Task to carry out: Change every "millimetres" in the items below to "millimeters", and keep all other text unchanged. Leave the pictures out of your answer.

Exercise material:
** START **

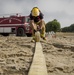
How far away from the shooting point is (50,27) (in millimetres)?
98125

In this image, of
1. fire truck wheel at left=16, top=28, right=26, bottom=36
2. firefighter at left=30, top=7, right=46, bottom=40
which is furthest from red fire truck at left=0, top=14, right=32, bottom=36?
firefighter at left=30, top=7, right=46, bottom=40

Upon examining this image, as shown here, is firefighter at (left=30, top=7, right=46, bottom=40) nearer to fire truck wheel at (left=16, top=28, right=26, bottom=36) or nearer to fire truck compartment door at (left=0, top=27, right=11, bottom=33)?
fire truck wheel at (left=16, top=28, right=26, bottom=36)

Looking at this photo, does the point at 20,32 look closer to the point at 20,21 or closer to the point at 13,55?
the point at 20,21

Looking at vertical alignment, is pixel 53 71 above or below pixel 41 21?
below

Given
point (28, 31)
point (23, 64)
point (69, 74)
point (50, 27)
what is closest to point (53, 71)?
point (69, 74)

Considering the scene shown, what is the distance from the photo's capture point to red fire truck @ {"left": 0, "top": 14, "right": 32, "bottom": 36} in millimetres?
23844

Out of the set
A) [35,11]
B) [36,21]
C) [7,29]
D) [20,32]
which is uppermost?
[35,11]

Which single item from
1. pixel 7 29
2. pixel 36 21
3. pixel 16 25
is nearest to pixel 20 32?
pixel 16 25

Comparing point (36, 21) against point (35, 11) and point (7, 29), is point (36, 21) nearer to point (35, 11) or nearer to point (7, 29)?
point (35, 11)

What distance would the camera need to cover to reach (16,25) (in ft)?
80.3

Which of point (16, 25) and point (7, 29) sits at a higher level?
point (16, 25)

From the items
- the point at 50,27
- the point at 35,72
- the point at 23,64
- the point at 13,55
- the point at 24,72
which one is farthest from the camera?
the point at 50,27

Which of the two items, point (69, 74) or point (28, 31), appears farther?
point (28, 31)

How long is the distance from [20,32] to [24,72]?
1943 centimetres
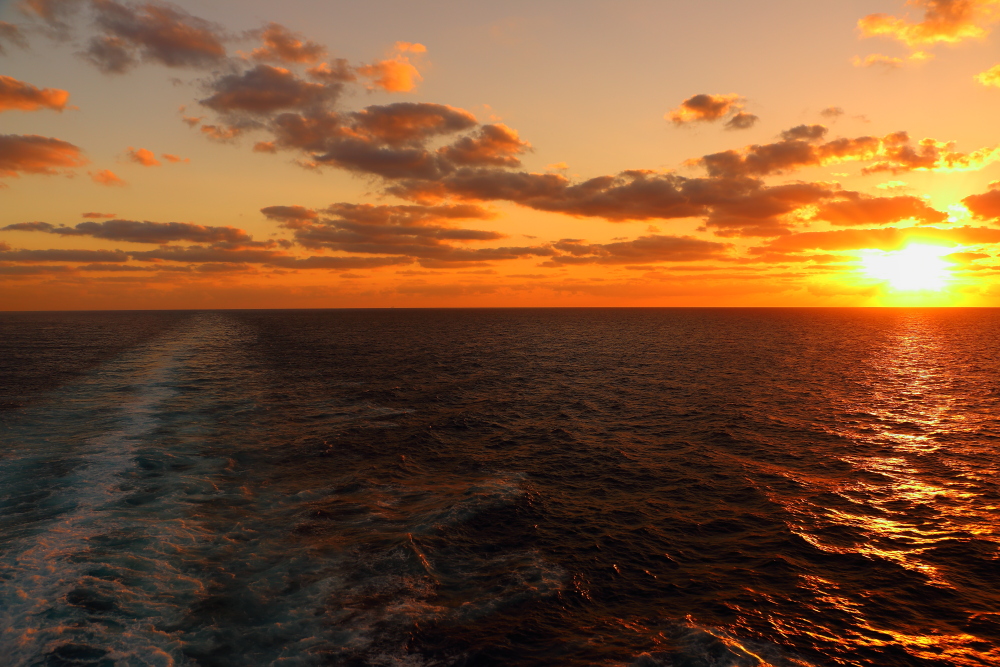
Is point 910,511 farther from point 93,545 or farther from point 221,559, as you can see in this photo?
point 93,545

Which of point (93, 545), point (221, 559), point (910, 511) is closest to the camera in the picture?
point (221, 559)

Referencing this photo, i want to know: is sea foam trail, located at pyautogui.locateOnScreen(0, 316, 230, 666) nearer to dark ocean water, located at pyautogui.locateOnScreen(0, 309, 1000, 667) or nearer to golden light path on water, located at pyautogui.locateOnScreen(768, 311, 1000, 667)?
dark ocean water, located at pyautogui.locateOnScreen(0, 309, 1000, 667)

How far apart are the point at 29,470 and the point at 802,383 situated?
206ft

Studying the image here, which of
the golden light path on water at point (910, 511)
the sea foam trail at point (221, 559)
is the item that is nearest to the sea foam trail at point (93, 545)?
the sea foam trail at point (221, 559)

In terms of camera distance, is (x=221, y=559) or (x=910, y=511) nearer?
(x=221, y=559)

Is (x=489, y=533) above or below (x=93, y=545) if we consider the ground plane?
below

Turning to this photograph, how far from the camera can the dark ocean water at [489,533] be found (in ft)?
41.1

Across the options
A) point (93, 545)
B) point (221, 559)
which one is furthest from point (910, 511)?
point (93, 545)

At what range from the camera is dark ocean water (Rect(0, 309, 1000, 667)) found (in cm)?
1253

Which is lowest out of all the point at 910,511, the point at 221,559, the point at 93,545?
the point at 910,511

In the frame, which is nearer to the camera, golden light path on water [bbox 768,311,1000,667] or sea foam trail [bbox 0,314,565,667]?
sea foam trail [bbox 0,314,565,667]

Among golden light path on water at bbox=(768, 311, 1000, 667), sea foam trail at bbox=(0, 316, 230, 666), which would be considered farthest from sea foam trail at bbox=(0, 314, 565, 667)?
golden light path on water at bbox=(768, 311, 1000, 667)

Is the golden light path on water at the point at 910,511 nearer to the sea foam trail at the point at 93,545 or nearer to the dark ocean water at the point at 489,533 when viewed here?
the dark ocean water at the point at 489,533

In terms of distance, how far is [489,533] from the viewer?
18.4 meters
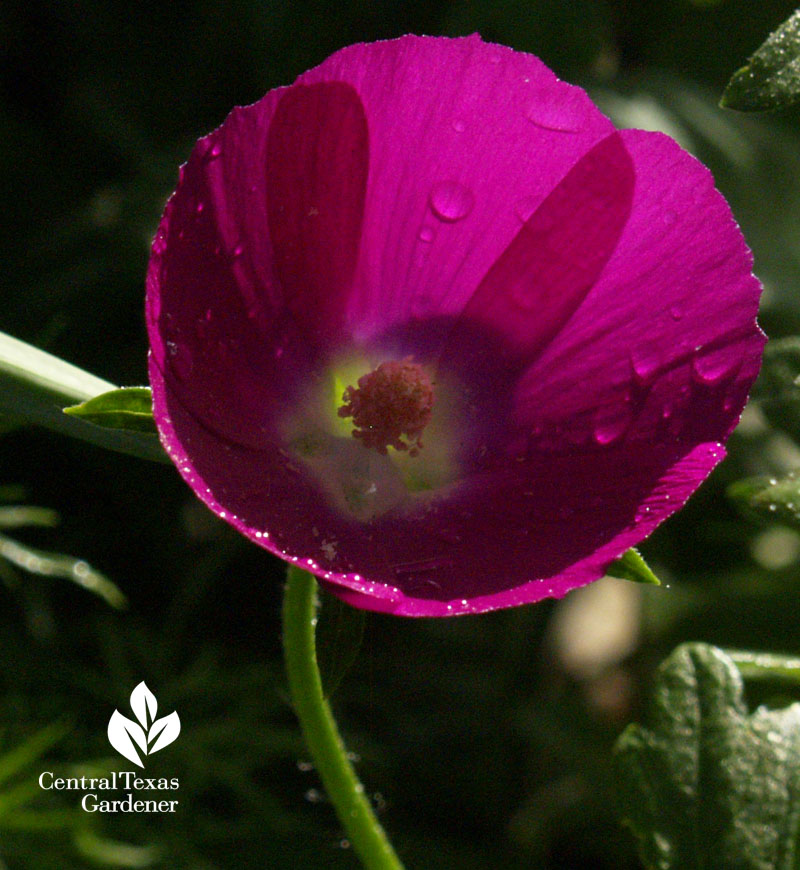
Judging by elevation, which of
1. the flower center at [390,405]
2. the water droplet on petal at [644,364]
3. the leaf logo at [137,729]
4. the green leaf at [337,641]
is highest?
the water droplet on petal at [644,364]

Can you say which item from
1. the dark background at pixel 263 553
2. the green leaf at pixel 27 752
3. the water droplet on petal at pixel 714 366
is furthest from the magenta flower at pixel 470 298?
the dark background at pixel 263 553

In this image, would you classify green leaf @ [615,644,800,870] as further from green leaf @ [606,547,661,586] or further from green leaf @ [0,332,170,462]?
green leaf @ [0,332,170,462]

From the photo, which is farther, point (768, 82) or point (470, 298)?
Answer: point (470, 298)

** END **

Completed exercise:
How far away from the shooting point is (50,27) (in millimeters)?
98125

In this image, of
1. fire truck wheel at left=16, top=28, right=26, bottom=36
2. firefighter at left=30, top=7, right=46, bottom=40
which is furthest from red fire truck at left=0, top=14, right=32, bottom=36?
firefighter at left=30, top=7, right=46, bottom=40

Upon examining this image, as shown here, is firefighter at (left=30, top=7, right=46, bottom=40) nearer to fire truck wheel at (left=16, top=28, right=26, bottom=36) or nearer to fire truck compartment door at (left=0, top=27, right=11, bottom=33)?
fire truck wheel at (left=16, top=28, right=26, bottom=36)

Looking at this photo, does the point at 20,32 look closer to the point at 20,21 or closer to the point at 13,55?
the point at 20,21

Looking at vertical alignment, is pixel 53 71 above or below pixel 41 21?
below

Given
point (28, 31)
point (23, 64)
point (69, 74)
point (50, 27)
what is closest to point (53, 71)?
point (69, 74)

Considering the scene shown, what is the distance from the photo's capture point to red fire truck @ {"left": 0, "top": 14, "right": 32, "bottom": 36} in millimeters?
23844

Out of the set
A) [35,11]
B) [36,21]
C) [7,29]
D) [20,32]
which is uppermost?
[35,11]

Which single item from
1. pixel 7 29
2. pixel 36 21
3. pixel 16 25
is nearest to pixel 20 32?
pixel 16 25

Comparing point (36, 21) against point (35, 11) and point (7, 29), is point (36, 21) nearer to point (35, 11) or nearer to point (7, 29)?
point (35, 11)

What distance would the camera need to cover to reach (16,25) (in ft)?
80.3

Which of point (16, 25) and point (7, 29) sits at a higher level?
point (16, 25)

From the items
- the point at 50,27
- the point at 35,72
- the point at 23,64
- the point at 13,55
- the point at 24,72
which one is farthest from the camera?
the point at 50,27

Which of the two items, point (69, 74) or point (28, 31), appears farther?
point (28, 31)

How long is the distance from [20,32] to [24,72]?
1943 centimetres
Is point 910,511 farther from point 93,545 or farther from point 221,559, as you can see in this photo?
point 93,545

Which of point (93, 545), point (221, 559), point (910, 511) is closest to the camera in the picture?
point (221, 559)

Referencing this photo, i want to know: is sea foam trail, located at pyautogui.locateOnScreen(0, 316, 230, 666) nearer to dark ocean water, located at pyautogui.locateOnScreen(0, 309, 1000, 667) or nearer to golden light path on water, located at pyautogui.locateOnScreen(768, 311, 1000, 667)?
dark ocean water, located at pyautogui.locateOnScreen(0, 309, 1000, 667)

How far apart are the point at 29,470 and the point at 802,383 situated?
206ft

Studying the image here, which of
the golden light path on water at point (910, 511)
the sea foam trail at point (221, 559)
is the item that is nearest to the sea foam trail at point (93, 545)?
the sea foam trail at point (221, 559)

In terms of camera distance, is (x=221, y=559) or (x=910, y=511) nearer?
(x=221, y=559)

Is (x=489, y=533) above or below (x=93, y=545) if we consider the ground plane?
below

Turning to this photograph, how far from the camera can the dark ocean water at [489,533] be found (in ft)?
41.1

Across the options
A) point (93, 545)
B) point (221, 559)
which one is furthest from point (910, 511)?
point (93, 545)

At what range from the camera is dark ocean water (Rect(0, 309, 1000, 667)) found (in cm)?
1253

Which is lowest out of all the point at 910,511, the point at 221,559, the point at 93,545?
the point at 910,511

In the frame, which is nearer to the camera, golden light path on water [bbox 768,311,1000,667] or sea foam trail [bbox 0,314,565,667]?
sea foam trail [bbox 0,314,565,667]

Among golden light path on water at bbox=(768, 311, 1000, 667), sea foam trail at bbox=(0, 316, 230, 666), which would be considered farthest from sea foam trail at bbox=(0, 314, 565, 667)?
golden light path on water at bbox=(768, 311, 1000, 667)

Is the golden light path on water at the point at 910,511 nearer to the sea foam trail at the point at 93,545 or nearer to the dark ocean water at the point at 489,533 when viewed here?
the dark ocean water at the point at 489,533

In terms of distance, how far is [489,533] from the viewer?
18.4 meters
Judging by elevation, which of
1. the flower center at [390,405]
2. the water droplet on petal at [644,364]
3. the leaf logo at [137,729]
4. the green leaf at [337,641]
is highest?
the water droplet on petal at [644,364]

Can you say which item from
1. the dark background at pixel 263 553
2. the green leaf at pixel 27 752
3. the water droplet on petal at pixel 714 366
is furthest from the magenta flower at pixel 470 298?
the dark background at pixel 263 553

In this image, would you classify green leaf @ [615,644,800,870] as further from green leaf @ [606,547,661,586] or further from green leaf @ [0,332,170,462]?
green leaf @ [0,332,170,462]

From the photo, which is farther, point (768, 82) or point (470, 298)?
Answer: point (470, 298)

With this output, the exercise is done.